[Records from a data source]
=== Section Start ===

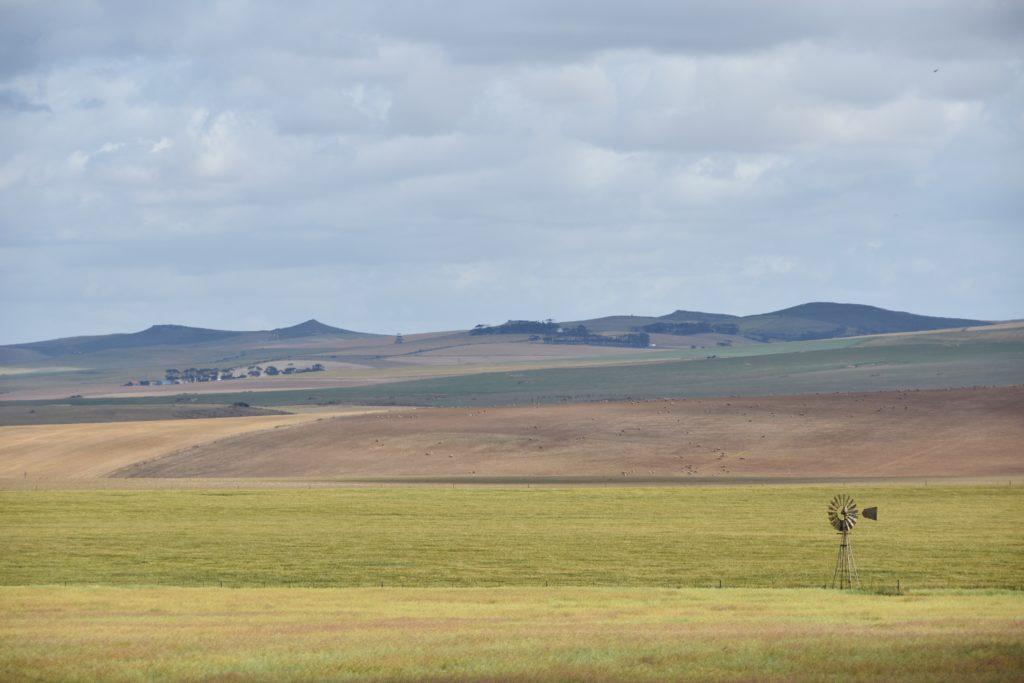 Il veld sudafricano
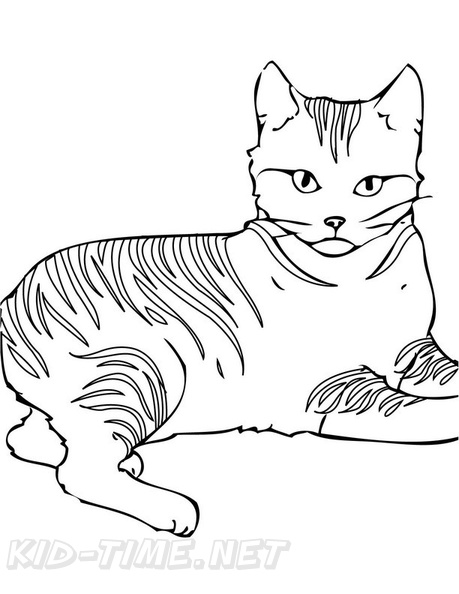 Pixie_Bob_Cat_Coloring_Pages_001.jpg
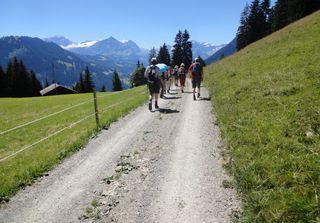 Semaines de randonnées | No 5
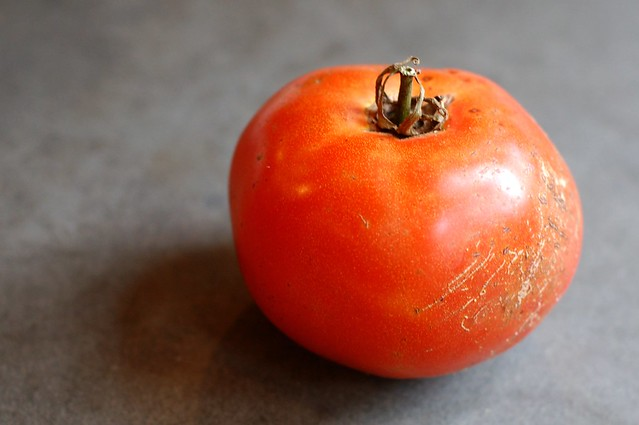Tomato by Eve Fox, Garden of Eating blog, copyright 2011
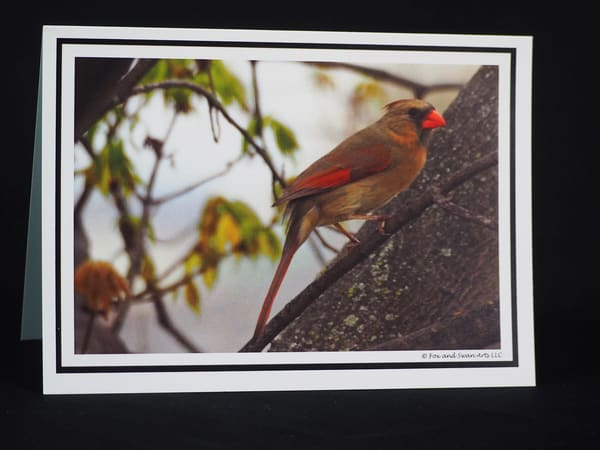 Cardinal in Tree Greeting Card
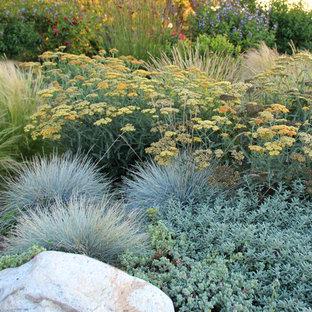 Foto di un giardino minimal esposto in pieno sole dietro casa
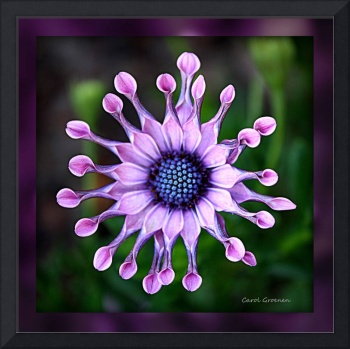 African Daisy HDR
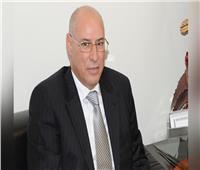 رئيس بعثة الجامعة العربية يشيد بنزاهة الانتخابات وسلاسة إجراءات التصويت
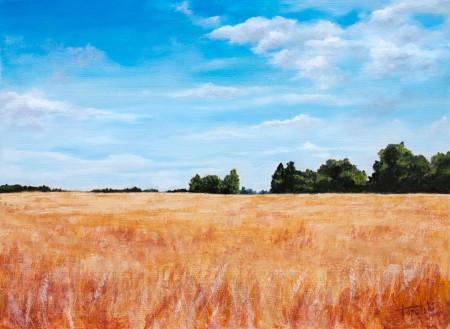Fields of Wheat - Original Oil Painting on HDF by artist Darko Topalski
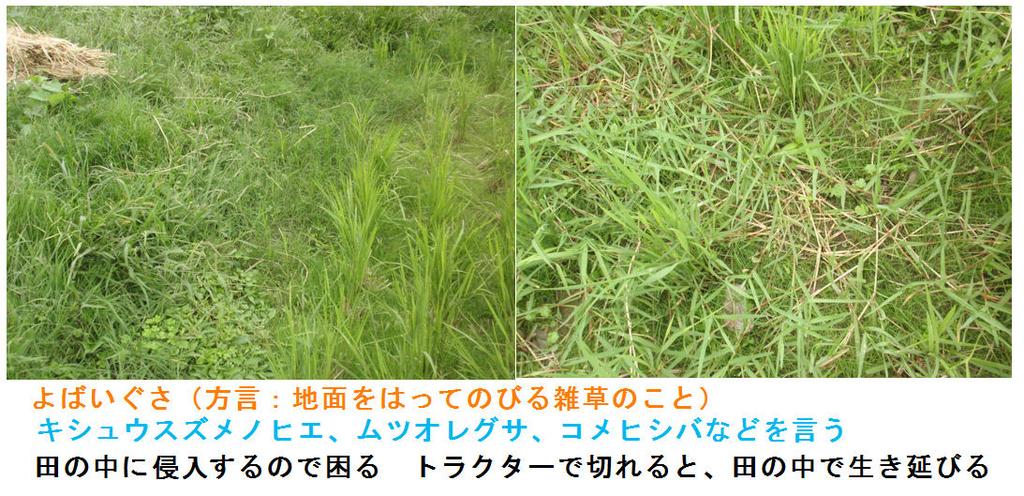 f:id:chuumeikun:20180925003255j:plain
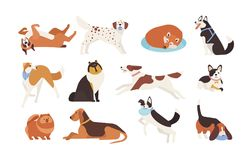 Собрание смешных собак различных пород играя, спящ, лежать, сидя Комплект милого и забавного любимчика шаржа Стоковые Изображения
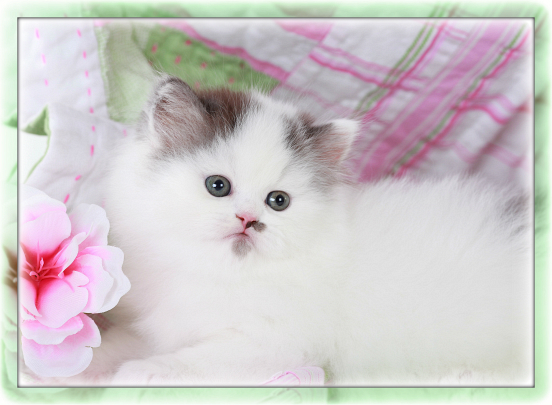 Black Smoke & White Patchwork Teacup Persian Kitten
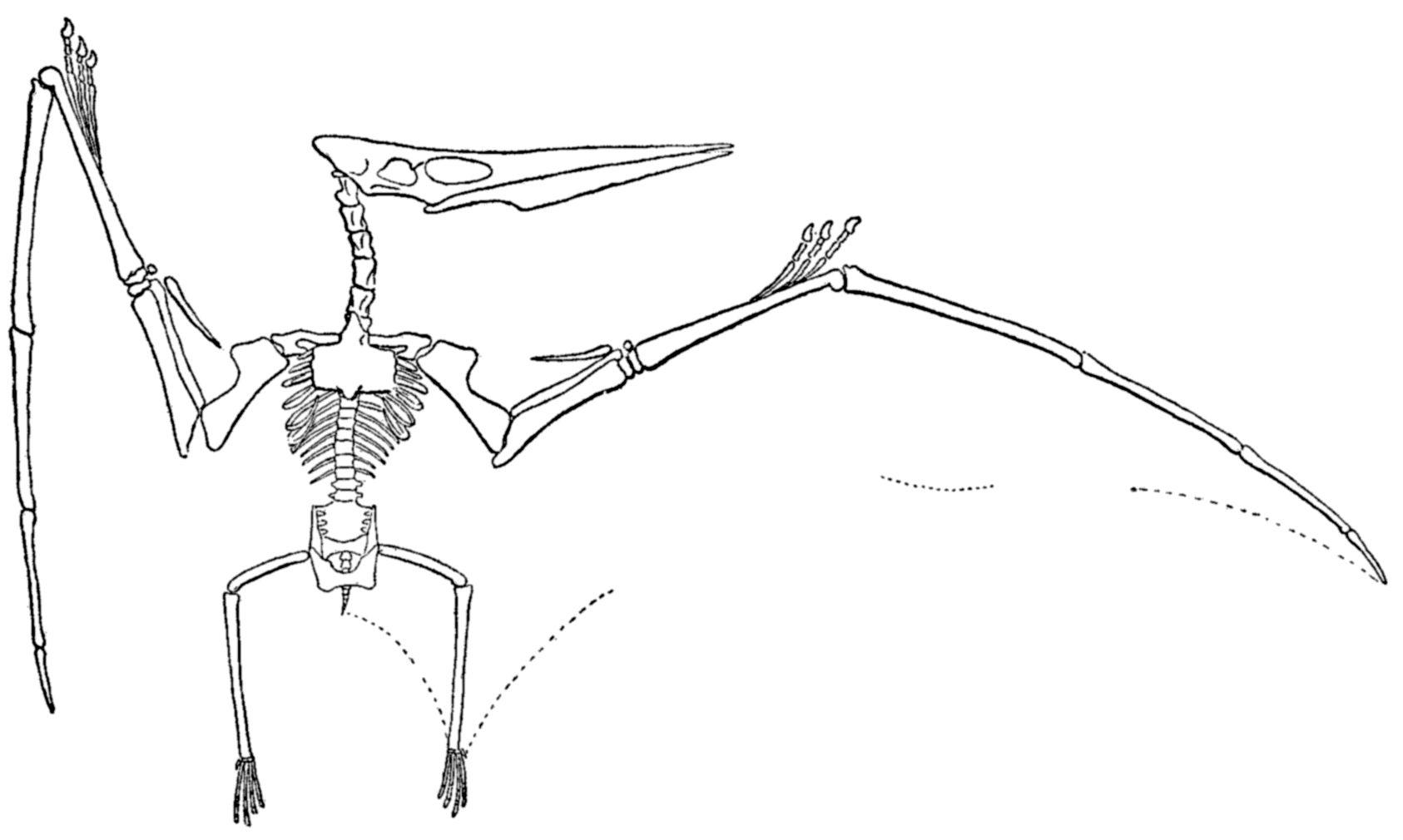 Pteranodon Wikipedia Skeleton Drawings Prehistoric Creatures Dinosaur Activities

=== Section End ===

[WORK ITEM] After removing the pictures, repeat the remaining records exactly.

[RESPONSE FOR THIS EXERCISE]
 Il veld sudafricano
 Pixie_Bob_Cat_Coloring_Pages_001.jpg
 Semaines de randonnées | No 5
Tomato by Eve Fox, Garden of Eating blog, copyright 2011
 Cardinal in Tree Greeting Card
 Foto di un giardino minimal esposto in pieno sole dietro casa
 African Daisy HDR
 رئيس بعثة الجامعة العربية يشيد بنزاهة الانتخابات وسلاسة إجراءات التصويت
Fields of Wheat - Original Oil Painting on HDF by artist Darko Topalski
 f:id:chuumeikun:20180925003255j:plain
 Собрание смешных собак различных пород играя, спящ, лежать, сидя Комплект милого и забавного любимчика шаржа Стоковые Изображения
 Black Smoke & White Patchwork Teacup Persian Kitten
 Pteranodon Wikipedia Skeleton Drawings Prehistoric Creatures Dinosaur Activities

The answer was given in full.